__Task list__.
1: Reproduce the blog word for word, starting at "Congrats to The" and ending at "works wonders .".
2: List the title of every post in the blog.

__Document passage__.
Monday, December 31, 2007

Congrats to The New England Patriots

I'll bet a lot of non-believers will show up at church services now that Tom Brady has lead the New England Patriots to an undefeated regular season. You see, that perfect season is a perfect example of the power of prayer. The Patriots got together and prayed for God's help before each game, and they got it.

If you ask, then God will be happy to give. Remember that little piece of truth as we roll into 2008. Prayer works wonders .

I think I see a super bowl ring for Tom Brady.

Sunday, December 23, 2007

Happy Holidays, I Don't Think So!

Long ago the Druids, godless plant worshippers in barbarian Europe, implemented a conspiracy to undermine Christmas. Part of their conspiracy that still persists is the Christmas tree. These athiests (some say Satanists) specifically chose the tree as a symbol because they knew it was bushy enough to cover up the manger scene already in many houses and huts. DON'T BE A PAWN. DON'T BUY CHRISTMAS TREES!

Then in 313 AD, the Romans who were still clinging to Zeus and the other Olympian gods, erected a temple to the sun god, Helios, right next to a Christian Church approved by Emperor Constantine, the first Christian emperor. Helios was dressed up in, you guessed it, a red suit, cap and white beard. If you have any images of Santa Claus in your house, you are breaking the first commandment, "Thou shalt have no other gods before me!"

Next time someone says to you, "Happy holidays," tell them, "I don't think so. MERRY CHRISTMAS!"

Keeping the Christ in Christmas,

Porcupinetaxi

Wednesday, December 19, 2007

California Doesn't Get its Holier than thou Air Waiver

The Federal government said it would deny California’s bid to set stricter vehicle emissions standards than federal law required as part of the state’s efforts to fight climate change. Sorry California.

Who's going to want to live in a state where everyone has to drive a scooter with a smog device? Or a state where honest, small businessmen have to invest 150% of their profits on unsightly smokestack filters?

It seems that the powers that be don't want you to commit suicide by driving all the business out of your state. What good is fresh clean air if you don't have enough money to enjoy it!?

California, get a brain. You have a little smog. Get over it!

Friday, December 14, 2007

Tom Tancredo Shows Class

Tom Tancredo is the only Republican running for president who refused to participate in that sham of a Mexican slam, the Univision Presendential Forum in Spanish. Cudos to him. This is America! We didn't kick the Mexicans' ass in a war so that they could take over our country. If they want to vote, tell them what Tom said: "Learno Englisho!"

Wednesday, December 05, 2007

All the Fruits and Nuts Roll To Florida

It used to be that the United States was described as a melting pot. Then the popular metaphor was a salad bowl. In the days before Arnold, our governator, took the helm, people said that California was the place where all the fruits and nuts collected in the salad bowl. Well now we know where they have gone, right where we suspected: Florida.

The Florida government has decided to maintain the blubbering manatee on the endangered species list, when actually manatees are now doing better than ever. They have bounced back so well that they are becoming a real problem with there antics of swimming into boat propellers and lumbering around construction zones, interrupting development. It is not like these are a bunch of cute little baby seals. These animals are huge. What's more, they actually damage the environment with the way they swim. As they browse around our coasts and rivers, their huge flippers on the rears of their tails churn up lead, arsenic, and other toxic pollutants which would remain harmless on the sea floor for eternity if it weren't for these lumbering dinosaurs of the seal family.

Dinosaurs, that is what they are. Shouldn't they be extinct already?

__Records supplied__.
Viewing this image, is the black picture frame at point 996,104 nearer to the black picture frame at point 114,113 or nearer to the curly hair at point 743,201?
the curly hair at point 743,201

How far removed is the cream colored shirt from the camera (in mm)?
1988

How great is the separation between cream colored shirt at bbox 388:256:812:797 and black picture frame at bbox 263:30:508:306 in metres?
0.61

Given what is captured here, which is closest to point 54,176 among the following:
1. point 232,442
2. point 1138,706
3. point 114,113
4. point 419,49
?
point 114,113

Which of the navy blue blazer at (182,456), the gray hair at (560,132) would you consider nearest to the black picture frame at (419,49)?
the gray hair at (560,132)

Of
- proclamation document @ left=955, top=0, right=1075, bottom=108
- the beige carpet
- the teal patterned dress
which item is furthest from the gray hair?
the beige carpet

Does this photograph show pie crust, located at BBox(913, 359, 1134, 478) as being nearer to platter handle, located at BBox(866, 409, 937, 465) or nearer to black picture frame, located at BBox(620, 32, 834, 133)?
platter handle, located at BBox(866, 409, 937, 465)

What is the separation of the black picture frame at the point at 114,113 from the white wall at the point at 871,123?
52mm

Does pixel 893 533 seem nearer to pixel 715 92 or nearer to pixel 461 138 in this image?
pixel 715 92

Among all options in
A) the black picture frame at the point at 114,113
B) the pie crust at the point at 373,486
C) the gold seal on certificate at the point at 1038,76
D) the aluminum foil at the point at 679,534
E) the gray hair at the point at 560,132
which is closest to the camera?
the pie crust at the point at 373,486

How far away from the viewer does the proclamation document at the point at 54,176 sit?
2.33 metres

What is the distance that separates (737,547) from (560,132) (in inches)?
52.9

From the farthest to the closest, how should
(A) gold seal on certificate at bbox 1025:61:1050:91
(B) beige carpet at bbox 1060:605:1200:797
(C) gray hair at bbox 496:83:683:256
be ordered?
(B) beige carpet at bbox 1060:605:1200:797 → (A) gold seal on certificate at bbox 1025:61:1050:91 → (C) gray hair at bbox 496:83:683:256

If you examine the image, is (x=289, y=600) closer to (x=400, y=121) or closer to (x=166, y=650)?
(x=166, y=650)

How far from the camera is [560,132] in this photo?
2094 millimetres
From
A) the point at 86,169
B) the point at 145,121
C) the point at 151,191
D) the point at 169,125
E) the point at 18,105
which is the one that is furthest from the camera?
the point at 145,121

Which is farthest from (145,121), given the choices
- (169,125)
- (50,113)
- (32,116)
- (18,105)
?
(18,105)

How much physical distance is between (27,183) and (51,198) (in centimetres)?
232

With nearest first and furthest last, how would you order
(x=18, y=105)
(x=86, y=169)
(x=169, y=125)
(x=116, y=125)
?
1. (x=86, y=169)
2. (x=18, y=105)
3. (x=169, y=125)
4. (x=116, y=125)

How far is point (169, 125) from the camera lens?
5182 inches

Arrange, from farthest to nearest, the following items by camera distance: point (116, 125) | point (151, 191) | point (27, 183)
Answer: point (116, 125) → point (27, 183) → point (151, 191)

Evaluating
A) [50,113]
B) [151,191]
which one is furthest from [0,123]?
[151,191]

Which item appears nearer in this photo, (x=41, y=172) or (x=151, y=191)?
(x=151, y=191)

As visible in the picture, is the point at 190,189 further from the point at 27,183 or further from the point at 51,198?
---
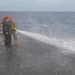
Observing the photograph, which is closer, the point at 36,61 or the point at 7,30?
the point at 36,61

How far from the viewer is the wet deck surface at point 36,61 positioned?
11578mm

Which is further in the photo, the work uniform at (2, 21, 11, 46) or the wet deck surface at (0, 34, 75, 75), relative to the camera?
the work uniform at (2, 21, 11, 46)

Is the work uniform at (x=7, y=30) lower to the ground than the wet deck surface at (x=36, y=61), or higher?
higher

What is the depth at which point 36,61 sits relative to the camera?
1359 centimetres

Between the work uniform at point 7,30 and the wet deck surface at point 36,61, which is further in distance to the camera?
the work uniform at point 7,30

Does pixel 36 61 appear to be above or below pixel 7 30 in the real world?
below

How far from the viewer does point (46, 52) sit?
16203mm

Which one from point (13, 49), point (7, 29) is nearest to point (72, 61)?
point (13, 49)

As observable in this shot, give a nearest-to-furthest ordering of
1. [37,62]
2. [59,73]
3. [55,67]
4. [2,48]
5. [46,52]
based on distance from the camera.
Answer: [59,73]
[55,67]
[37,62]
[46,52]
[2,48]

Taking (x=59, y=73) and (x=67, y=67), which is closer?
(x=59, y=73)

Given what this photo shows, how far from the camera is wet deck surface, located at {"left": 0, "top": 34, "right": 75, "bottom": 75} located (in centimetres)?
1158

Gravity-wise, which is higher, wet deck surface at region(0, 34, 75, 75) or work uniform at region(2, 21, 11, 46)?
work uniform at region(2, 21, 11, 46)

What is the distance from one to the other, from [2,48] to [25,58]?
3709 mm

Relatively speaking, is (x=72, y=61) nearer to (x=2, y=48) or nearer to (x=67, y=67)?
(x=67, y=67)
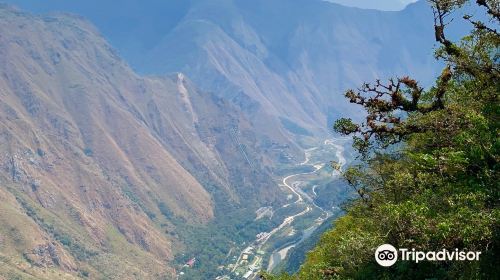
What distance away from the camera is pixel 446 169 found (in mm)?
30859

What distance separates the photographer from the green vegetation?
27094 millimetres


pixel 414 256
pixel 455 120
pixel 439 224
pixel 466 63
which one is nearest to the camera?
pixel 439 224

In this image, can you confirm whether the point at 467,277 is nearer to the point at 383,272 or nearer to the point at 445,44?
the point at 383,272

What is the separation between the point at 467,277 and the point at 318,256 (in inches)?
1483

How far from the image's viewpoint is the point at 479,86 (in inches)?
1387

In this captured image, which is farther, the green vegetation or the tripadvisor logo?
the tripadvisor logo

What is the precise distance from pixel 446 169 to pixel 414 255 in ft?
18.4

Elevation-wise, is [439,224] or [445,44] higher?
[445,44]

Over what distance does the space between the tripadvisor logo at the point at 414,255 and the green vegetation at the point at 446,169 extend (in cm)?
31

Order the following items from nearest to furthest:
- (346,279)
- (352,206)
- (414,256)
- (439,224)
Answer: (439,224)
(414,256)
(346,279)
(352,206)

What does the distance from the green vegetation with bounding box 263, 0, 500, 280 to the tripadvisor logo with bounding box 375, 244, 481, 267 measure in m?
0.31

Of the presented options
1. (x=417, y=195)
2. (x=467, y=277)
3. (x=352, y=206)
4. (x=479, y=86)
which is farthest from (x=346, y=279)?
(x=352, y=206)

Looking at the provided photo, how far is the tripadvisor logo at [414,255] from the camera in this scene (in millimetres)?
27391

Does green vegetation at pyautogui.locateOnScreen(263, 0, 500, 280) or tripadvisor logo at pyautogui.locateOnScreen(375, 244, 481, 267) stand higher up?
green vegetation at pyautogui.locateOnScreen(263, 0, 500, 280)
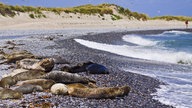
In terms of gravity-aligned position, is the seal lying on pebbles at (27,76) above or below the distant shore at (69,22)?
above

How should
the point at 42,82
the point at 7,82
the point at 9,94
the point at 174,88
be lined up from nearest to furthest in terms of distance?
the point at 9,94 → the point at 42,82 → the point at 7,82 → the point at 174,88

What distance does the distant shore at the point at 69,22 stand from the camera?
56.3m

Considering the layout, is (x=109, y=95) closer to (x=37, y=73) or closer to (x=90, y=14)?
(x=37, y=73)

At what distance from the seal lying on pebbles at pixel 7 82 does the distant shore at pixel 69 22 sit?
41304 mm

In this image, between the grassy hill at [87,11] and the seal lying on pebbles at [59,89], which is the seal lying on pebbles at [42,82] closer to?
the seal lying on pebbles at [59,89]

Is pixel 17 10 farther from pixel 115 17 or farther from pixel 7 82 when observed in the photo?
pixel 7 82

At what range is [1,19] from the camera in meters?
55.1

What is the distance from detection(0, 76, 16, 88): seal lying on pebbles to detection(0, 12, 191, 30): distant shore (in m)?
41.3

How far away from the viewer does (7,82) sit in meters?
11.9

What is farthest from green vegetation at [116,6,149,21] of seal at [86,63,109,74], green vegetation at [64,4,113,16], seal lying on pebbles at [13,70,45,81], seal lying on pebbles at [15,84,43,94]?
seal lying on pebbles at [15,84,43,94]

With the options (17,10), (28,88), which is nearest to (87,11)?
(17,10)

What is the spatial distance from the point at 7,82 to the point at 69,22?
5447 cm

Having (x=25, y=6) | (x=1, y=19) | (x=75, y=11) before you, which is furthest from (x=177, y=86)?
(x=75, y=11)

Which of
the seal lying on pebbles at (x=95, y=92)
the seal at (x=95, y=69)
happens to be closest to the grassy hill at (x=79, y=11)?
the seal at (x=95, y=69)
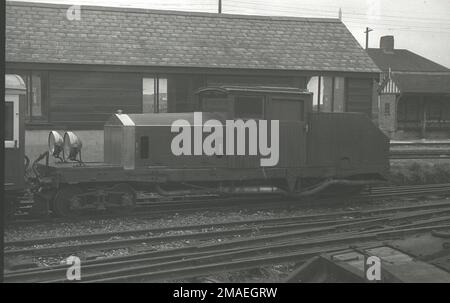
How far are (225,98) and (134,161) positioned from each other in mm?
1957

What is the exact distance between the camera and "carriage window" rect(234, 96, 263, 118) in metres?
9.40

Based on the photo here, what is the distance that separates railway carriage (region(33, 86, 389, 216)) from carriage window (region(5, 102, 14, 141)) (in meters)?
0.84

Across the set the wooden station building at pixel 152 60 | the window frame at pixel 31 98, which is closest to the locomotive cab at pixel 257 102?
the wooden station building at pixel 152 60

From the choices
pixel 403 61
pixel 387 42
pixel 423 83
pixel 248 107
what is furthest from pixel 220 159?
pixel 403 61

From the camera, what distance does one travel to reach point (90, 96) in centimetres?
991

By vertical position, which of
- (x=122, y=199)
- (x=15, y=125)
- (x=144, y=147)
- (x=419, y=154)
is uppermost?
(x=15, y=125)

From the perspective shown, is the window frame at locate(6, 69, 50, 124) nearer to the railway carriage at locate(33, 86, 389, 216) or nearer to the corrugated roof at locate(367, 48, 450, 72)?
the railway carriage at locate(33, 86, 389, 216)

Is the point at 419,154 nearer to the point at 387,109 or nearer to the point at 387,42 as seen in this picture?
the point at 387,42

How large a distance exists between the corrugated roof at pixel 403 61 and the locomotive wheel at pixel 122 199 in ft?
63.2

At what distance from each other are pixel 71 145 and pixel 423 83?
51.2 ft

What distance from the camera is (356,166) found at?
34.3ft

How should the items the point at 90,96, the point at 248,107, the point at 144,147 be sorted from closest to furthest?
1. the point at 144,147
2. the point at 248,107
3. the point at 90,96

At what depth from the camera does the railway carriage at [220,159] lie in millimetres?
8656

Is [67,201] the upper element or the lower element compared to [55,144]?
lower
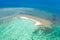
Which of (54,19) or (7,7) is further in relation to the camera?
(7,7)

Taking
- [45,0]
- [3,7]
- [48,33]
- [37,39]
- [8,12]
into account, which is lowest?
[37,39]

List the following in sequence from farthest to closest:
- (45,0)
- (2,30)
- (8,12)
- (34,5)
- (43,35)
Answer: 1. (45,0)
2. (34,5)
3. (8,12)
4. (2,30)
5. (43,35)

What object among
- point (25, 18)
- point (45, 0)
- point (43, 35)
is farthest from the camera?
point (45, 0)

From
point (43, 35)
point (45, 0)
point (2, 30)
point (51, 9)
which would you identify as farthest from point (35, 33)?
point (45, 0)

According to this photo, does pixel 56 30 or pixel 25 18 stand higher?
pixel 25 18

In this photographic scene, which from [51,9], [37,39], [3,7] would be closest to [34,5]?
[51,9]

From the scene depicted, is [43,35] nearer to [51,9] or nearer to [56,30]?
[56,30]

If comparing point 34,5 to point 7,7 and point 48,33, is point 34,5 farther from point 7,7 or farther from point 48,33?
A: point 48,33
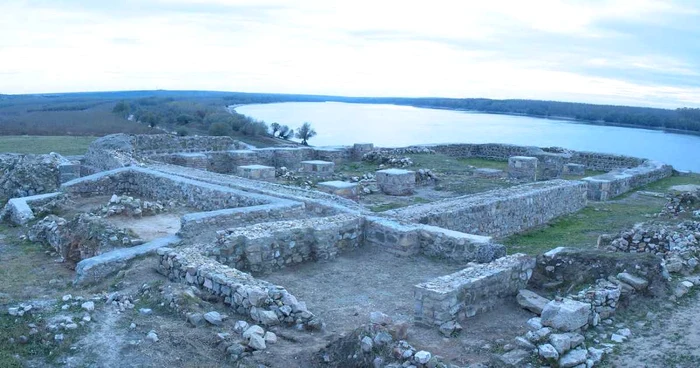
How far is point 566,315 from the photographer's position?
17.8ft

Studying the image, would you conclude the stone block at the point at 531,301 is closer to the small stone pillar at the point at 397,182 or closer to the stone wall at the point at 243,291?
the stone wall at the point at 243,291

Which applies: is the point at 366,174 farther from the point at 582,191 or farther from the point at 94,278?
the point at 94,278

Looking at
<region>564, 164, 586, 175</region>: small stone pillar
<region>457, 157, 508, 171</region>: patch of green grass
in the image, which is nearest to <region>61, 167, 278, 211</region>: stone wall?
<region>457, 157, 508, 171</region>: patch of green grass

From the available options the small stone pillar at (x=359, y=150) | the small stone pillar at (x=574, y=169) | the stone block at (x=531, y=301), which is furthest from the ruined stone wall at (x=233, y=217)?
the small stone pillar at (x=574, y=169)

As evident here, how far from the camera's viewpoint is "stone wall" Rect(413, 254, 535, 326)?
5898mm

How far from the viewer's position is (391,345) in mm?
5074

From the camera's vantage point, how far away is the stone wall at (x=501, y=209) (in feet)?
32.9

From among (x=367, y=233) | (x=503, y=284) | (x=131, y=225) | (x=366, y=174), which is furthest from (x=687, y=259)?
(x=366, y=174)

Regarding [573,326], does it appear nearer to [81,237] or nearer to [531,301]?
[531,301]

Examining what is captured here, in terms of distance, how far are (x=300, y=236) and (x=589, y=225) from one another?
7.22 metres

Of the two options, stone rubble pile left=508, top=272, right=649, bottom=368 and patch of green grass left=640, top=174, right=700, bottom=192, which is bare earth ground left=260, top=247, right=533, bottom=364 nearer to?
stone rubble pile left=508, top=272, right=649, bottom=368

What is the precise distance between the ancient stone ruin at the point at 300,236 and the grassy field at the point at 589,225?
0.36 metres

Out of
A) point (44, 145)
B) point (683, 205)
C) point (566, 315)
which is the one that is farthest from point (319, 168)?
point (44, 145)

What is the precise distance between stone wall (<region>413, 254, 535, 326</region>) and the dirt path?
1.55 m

__List of answers__.
1:
Congrats to The New England Patriots

I'll bet a lot of non-believers will show up at church services now that Tom Brady has lead the New England Patriots to an undefeated regular season. You see, that perfect season is a perfect example of the power of prayer. The Patriots got together and prayed for God's help before each game, and they got it.

If you ask, then God will be happy to give. Remember that little piece of truth as we roll into 2008. Prayer works wonders .

2:
Congrats to The New England Patriots
Happy Holidays, I Don't Think So!
California Doesn't Get its Holier than thou Air Waiver
Tom Tancredo Shows Class
All the Fruits and Nuts Roll To Florida